Live Science: How did you get involved with this book project?

Donald Prothero: I've worked on fossil mammals almost all my life, since I started as a paleontologist in the early 1970s. I saw that the Princeton series had a field guide to dinosaurs and was planning one for pterosaurs, but had no title for fossil mammals — which, in many ways, is actually the more interesting topic! So I decided that was something that needed to be done. I contacted the publisher at Princeton and told them I was interested, and they were interested, too.

Live Science: When it comes to paleontology, the general public usually thinks of dinosaurs as the "rock stars" of the fossil record. How could a field guide to prehistoric mammals change that?

Prothero: We do see people interested in mammals already — saber-toothed tigers and mammoths and giant rhinoceroses. I'm trying to tap into that and point out that there's a huge array of unfamiliar but equally bizarre and fascinating creatures that we have in the mammal fossil record — in many ways, even more bizarre than dinosaurs.

Live Science: How does one put together a "field guide" to extinct animals?

Prothero: You obviously can't have a true field guide for creatures that are extinct. "The Princeton Field Guide to Dinosaurs" is more of a catalog of all the extinct dinosaurs — but there are only a couple hundred species of dinosaurs that are known, and there are more than 20,000 species of extinct and living mammals! I realized I couldn't do what Greg Paul [author of "The Field Guide to Dinosaurs"] did, because there are way too many fossil mammals. So I had to be very selective in how I went about approaching this; I really focused on the interesting and the unusual ones in each family. [12 Amazing Saber-Toothed Animals]

Live Science: What was the biggest challenge of making those selections?

Prothero: It was trying to decide how much weight to give this and how much weight to give that. For example, in terms of diversity, rodents are by far the most abundant vertebrates on Earth; they were more abundant than dinosaurs by an order of magnitude. But I don't think I could get an audience too excited about 700 species of rodents. So I chose to give the rodents just a highlight or two, and indicated how I could not do them justice.

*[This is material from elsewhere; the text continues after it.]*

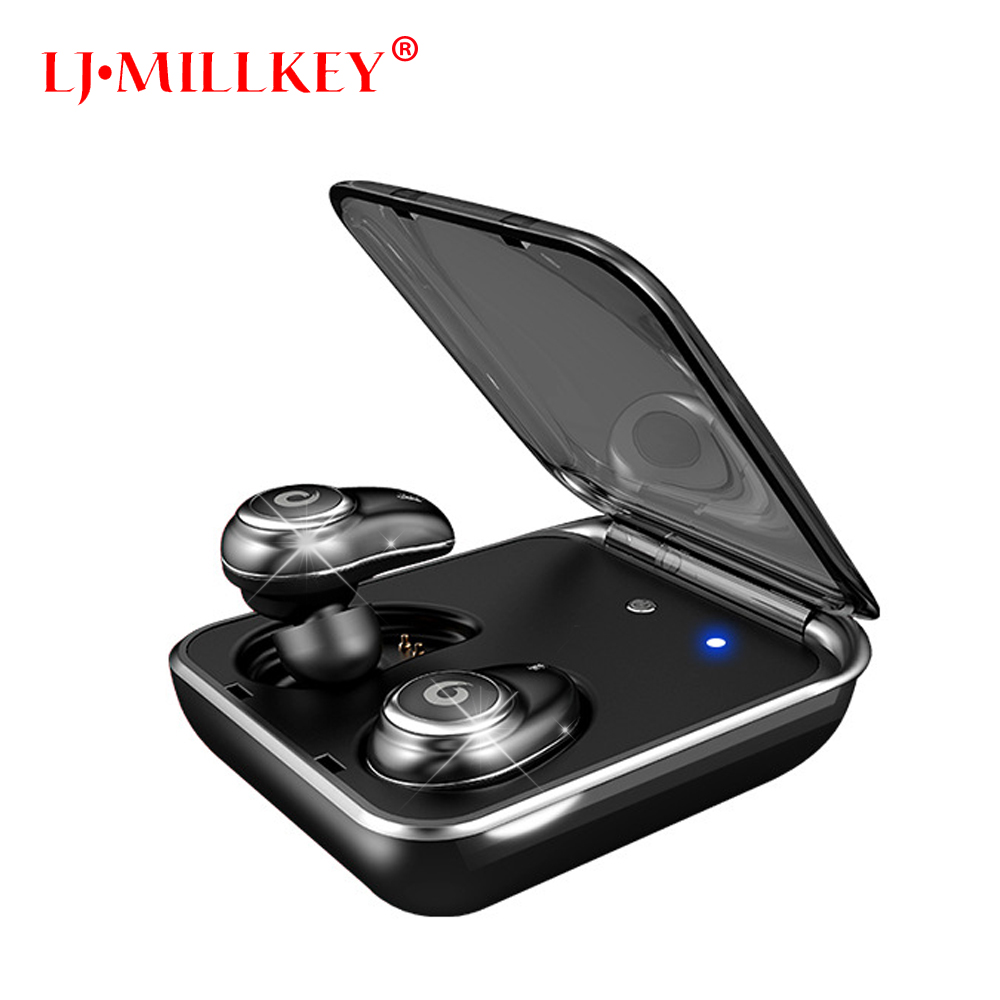 Newest Twins True Wireless Earbuds Mini Bluetooth In-Ear Stereo TWS Wireless Earphones With Charging Case LJ-MILLKEY YZ148 leegoal mini twins true wireless stereo bluetooth in ear earphone tws earbuds with mic charging box for iphone7 android phone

When you look at a modern mammal field guide, it would be dominated by rodents and bats. Those are the things that are most common today, and you'd only see three pages on large mammals. But in the fossil record, it's actually the opposite — large mammals are well preserved, and they're also much more interesting to most lay readers, so that's what I focused on. And there are a lot of them, and there are a lot of things people don't know about them. [In Photos: Mammals Through Time]

null <cite>Mary Persis Williams</cite>
null Mary Persis Williams

Live Science: Describe the world of prehistoric mammals. What kind of ecosystems did they inhabit, and how were their environments different from the world as we know it today?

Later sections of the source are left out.